Prime Minister Jacinda Ardern has hit back at criticism by National leader Simon Bridges over the number of reviews her Government has initiated since taking office in October.

She rejects his claim that it has announced 122 reviews and says the number is 38 reviews or working groups that involve external agencies and work beyond the normal business of Government.

By settling on a lower number, she also rejects his estimate that the cost is $114 million and says it is $34.5 million. End quote.


Well that is easily disproved, and classifies as a lie, something Jacinda Ardern said she would never do. Clearly that was her first lie. The NZ Herald conveniently lists the 122 working groups, reviews, inquiries and investigations.Quote:

Ardern defended the use of reviews and working groups by saying it was a way to involved experts and ordinary New Zealanders in solving some big challenges and potentially save taxpayers millions of dollars in the long run.

National had made false claims about the extent of the work and inaccurately labelled regular Government business as review and working groups.

“Where we are doing review work, it’s because the public have called for it or there are genuine issues that need to be fixed – be it bowel screening, mental health or insurance claimed in Canterbury,” she said.

The review into the meth contamination of state houses by Sir Peter Gluckman was a is a prime example.

“We could have ignored the problem, or brought in the experts to stop more families being evicted, and avoiding unnecessary clean-up costs for landlords. ”

The $100 million National wasted on decontaminating houses could have built 300 more state homes – instead perfectly good ones sat empty.

“Now we are reopening those homes,” she sdaid.

“I’ve always said we are going to do Government differently, and one of the main ways we’re different is that we listen to experts and make sure everyday people have a say about the public services they rely on.” End quote.

But not the people of Taranakl though, they don’t get a say, they just get ordered to close down their most useful industry, and biggest employers all for a publicity and virtue-signalling prime minister. No consultation, no everyday people having a say. Obviously Taranaki’s industry isn’t at all a “big challenge”, and the closure of Methanex is neither here nor there.
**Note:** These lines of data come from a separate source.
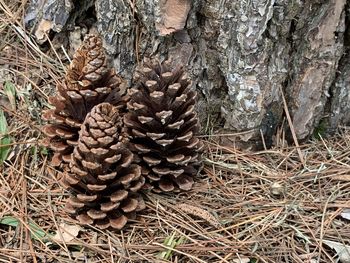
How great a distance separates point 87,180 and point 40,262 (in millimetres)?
328

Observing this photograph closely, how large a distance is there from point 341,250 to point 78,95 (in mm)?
1115

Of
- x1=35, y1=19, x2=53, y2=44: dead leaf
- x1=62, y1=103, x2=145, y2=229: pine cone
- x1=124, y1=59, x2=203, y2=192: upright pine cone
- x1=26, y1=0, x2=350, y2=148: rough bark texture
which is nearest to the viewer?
x1=62, y1=103, x2=145, y2=229: pine cone

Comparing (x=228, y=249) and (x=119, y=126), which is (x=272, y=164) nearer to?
(x=228, y=249)

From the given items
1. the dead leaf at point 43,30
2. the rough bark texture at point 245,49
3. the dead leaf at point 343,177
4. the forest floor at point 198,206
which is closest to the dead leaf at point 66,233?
the forest floor at point 198,206

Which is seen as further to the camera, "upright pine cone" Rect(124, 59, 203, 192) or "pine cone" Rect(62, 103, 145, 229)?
"upright pine cone" Rect(124, 59, 203, 192)

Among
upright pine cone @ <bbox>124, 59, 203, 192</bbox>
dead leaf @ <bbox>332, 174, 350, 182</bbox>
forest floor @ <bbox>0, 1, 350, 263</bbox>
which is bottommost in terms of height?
forest floor @ <bbox>0, 1, 350, 263</bbox>

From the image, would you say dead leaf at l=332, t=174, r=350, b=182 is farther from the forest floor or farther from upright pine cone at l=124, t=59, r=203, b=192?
upright pine cone at l=124, t=59, r=203, b=192

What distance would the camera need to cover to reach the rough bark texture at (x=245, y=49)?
7.11 feet

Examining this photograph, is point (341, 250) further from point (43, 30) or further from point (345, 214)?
point (43, 30)

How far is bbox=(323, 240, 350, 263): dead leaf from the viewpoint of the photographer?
6.48ft

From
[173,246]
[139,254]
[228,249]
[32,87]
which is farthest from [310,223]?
[32,87]

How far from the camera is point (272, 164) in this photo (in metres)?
2.36

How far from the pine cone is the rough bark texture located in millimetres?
453

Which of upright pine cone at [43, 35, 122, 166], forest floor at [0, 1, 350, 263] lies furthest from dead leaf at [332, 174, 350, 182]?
upright pine cone at [43, 35, 122, 166]
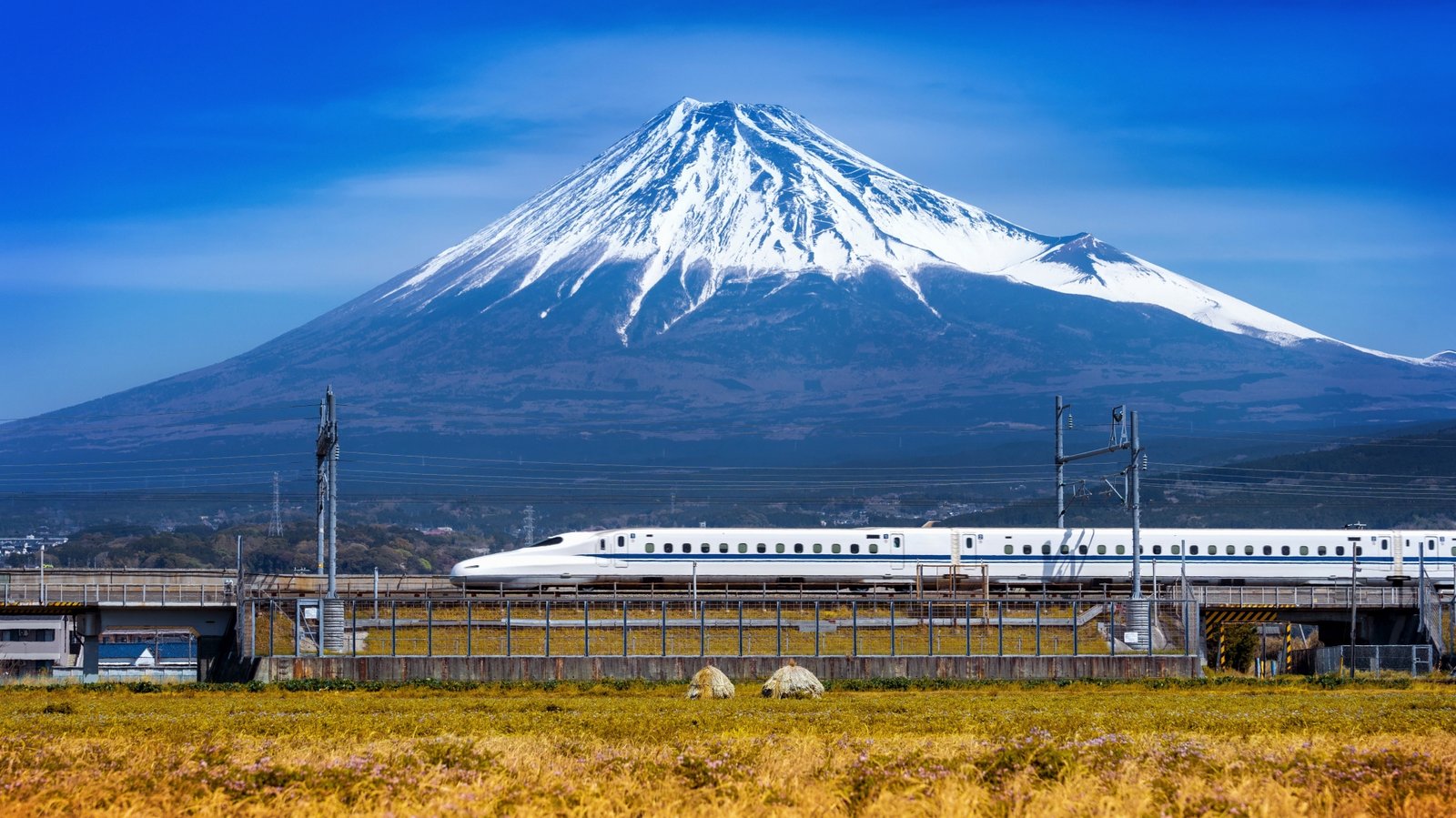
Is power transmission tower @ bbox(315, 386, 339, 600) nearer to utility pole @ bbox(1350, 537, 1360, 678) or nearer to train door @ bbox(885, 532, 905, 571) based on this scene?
train door @ bbox(885, 532, 905, 571)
I can’t wait for question time, poor Winston is going to have to answer these questions when they are raised, and he is asked if he stands by all the governments statements and actions. Quote:

Ardern was responding to a press statement by Bridges today in which he targeted a review of the healthy system by Heather Simpson, a part-time adviser in the Prime Minister’s Office and the former chief of staff of Helen Clark when she was Prime Minister.

“While staffers in the Prime Minister’s Office get plum roles reviewing the health system, designated mental health and Maori development funding have been cut by $100 million, ” Bridges said.
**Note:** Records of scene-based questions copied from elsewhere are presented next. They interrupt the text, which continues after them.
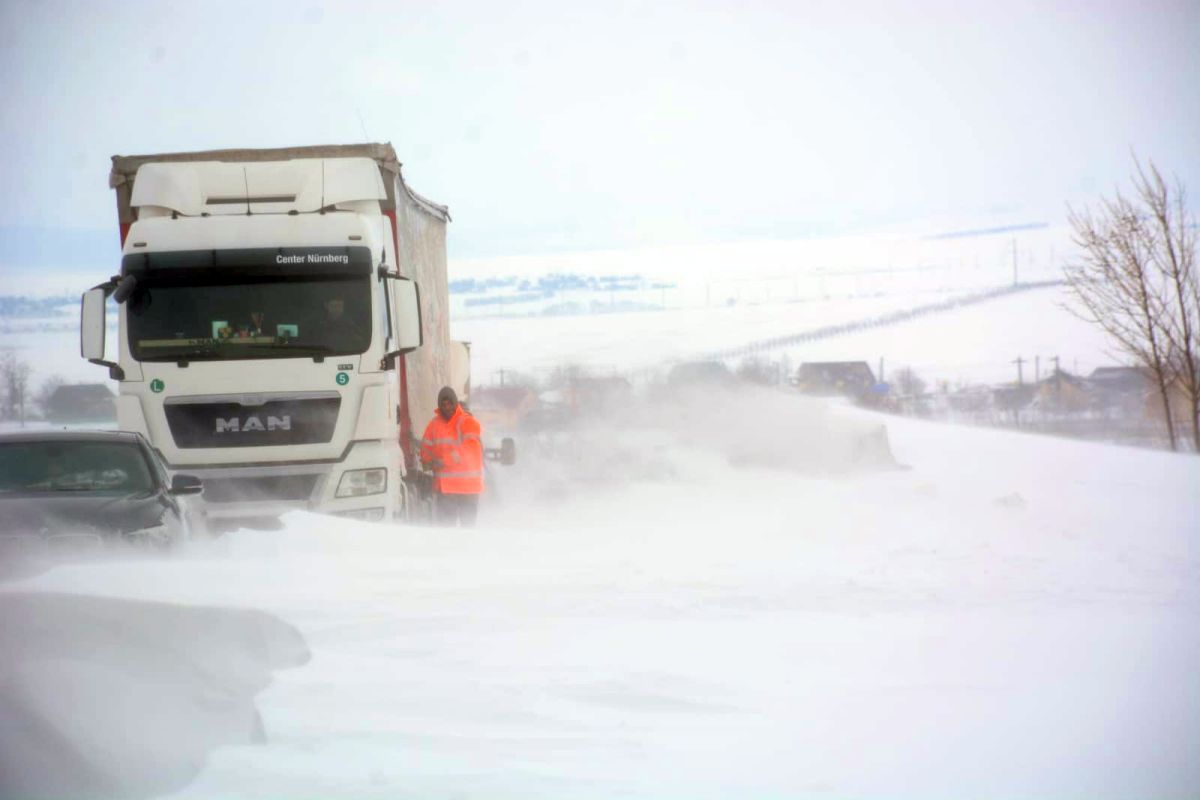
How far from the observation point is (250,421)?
10250 millimetres

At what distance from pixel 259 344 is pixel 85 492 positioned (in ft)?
7.27

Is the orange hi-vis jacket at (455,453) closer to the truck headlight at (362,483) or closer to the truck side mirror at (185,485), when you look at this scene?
the truck headlight at (362,483)

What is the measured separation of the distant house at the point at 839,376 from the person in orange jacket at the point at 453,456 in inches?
1045

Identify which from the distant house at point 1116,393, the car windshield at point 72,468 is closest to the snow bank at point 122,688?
the car windshield at point 72,468

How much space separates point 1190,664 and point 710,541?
5.03m

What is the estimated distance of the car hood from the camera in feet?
25.7

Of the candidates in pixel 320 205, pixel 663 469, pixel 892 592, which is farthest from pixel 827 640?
pixel 663 469

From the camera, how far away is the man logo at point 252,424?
1023 cm

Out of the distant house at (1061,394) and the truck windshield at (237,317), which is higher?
the truck windshield at (237,317)

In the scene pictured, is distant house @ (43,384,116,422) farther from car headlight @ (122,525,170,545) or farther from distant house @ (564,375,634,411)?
distant house @ (564,375,634,411)

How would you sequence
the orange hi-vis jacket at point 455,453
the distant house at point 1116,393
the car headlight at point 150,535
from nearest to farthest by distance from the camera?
the car headlight at point 150,535 < the orange hi-vis jacket at point 455,453 < the distant house at point 1116,393

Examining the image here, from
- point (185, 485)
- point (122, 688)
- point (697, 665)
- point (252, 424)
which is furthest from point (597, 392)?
point (122, 688)

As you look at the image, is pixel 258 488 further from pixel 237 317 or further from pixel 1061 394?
pixel 1061 394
“The Government needs to shelve its reviews and get its priorities straight – the $114 million could hire 2,100 extra teachers or pay for an extra 20,000 elective surgeries. Instead, the Government is spending hundreds of millions of dollars for others to do the work for it.”

The Government’s “underwhelming Budget” also showed that Labour, New Zealand First and the Greens could not figure out their priorities, were not ready to govern and were out of their depth.
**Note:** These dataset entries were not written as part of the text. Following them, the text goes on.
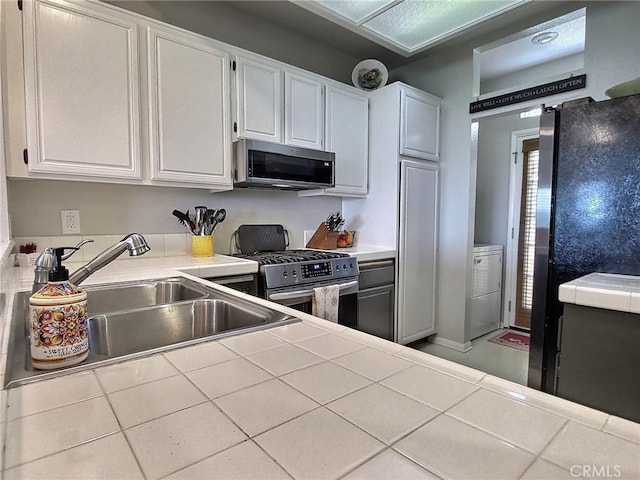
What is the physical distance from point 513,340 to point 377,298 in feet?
5.71

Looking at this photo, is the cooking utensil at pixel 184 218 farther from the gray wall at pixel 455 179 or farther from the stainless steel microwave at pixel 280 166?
the gray wall at pixel 455 179

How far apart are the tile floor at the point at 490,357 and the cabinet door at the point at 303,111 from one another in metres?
2.01

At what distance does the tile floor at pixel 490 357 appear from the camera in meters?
2.74

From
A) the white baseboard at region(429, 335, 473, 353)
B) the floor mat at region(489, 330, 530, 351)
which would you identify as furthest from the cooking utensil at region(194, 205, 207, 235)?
the floor mat at region(489, 330, 530, 351)

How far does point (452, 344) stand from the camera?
10.3ft

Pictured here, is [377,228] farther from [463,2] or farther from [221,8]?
[221,8]

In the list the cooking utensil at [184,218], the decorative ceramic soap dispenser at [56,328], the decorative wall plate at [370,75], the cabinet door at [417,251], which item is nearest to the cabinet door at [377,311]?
the cabinet door at [417,251]

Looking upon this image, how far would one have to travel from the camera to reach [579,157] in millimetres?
1555

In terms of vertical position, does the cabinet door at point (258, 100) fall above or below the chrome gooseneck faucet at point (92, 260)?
above

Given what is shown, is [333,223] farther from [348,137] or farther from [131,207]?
[131,207]

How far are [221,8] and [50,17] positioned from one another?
119 cm

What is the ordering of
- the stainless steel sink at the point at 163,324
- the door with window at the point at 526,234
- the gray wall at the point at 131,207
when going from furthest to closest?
the door with window at the point at 526,234
the gray wall at the point at 131,207
the stainless steel sink at the point at 163,324

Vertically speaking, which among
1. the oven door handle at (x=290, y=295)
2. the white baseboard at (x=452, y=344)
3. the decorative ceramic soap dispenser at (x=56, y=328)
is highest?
the decorative ceramic soap dispenser at (x=56, y=328)

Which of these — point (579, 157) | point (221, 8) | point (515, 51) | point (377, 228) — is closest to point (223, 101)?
point (221, 8)
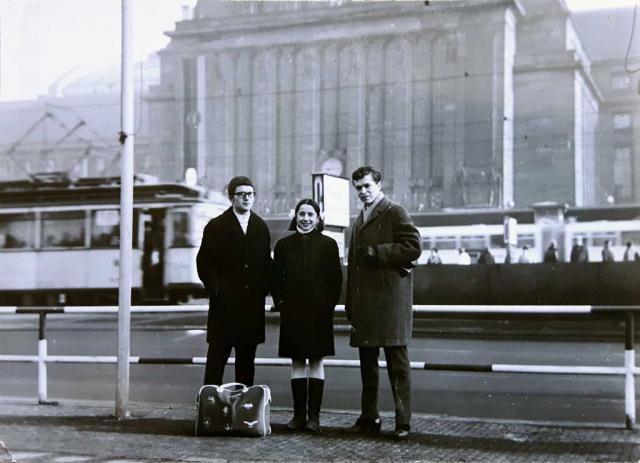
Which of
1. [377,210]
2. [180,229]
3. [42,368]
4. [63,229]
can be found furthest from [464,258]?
[377,210]

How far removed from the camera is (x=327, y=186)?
36.1 feet

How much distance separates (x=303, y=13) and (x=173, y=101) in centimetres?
835

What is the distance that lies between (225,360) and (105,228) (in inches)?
657

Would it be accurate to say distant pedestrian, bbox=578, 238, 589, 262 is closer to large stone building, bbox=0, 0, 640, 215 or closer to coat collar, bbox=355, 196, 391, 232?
large stone building, bbox=0, 0, 640, 215

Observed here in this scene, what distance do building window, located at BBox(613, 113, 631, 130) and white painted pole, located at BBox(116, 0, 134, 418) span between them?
36752 mm

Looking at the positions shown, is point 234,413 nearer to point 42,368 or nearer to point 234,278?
point 234,278

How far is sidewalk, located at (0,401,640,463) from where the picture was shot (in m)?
5.14

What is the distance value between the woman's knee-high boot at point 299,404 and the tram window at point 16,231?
1834cm

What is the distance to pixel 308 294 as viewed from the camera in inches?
240

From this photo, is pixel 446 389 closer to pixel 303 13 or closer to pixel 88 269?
pixel 88 269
“Whether it’s the broken promise on cheaper GP visits for all New Zealanders, the broken promise on affordable KiwiBuild housing, or the broken promise on school donations, the message is clear: New Zealanders cannot rely on Labour to deliver.” End quote.

Bridges came good yesterday. He attacked Ardern over this, and also the cash for access hypocrisy. The question will be whether or not he can maintain the headlines, or is this just a one hit wonder.

Labour are clearly struggling though, they had no plans or policy to implement upon gaining office. They never expected to govern and it shows. Their talent pool has proved to be as shallow as a bird bath.

One thing is certain…the “relentless positivity” has disappeared.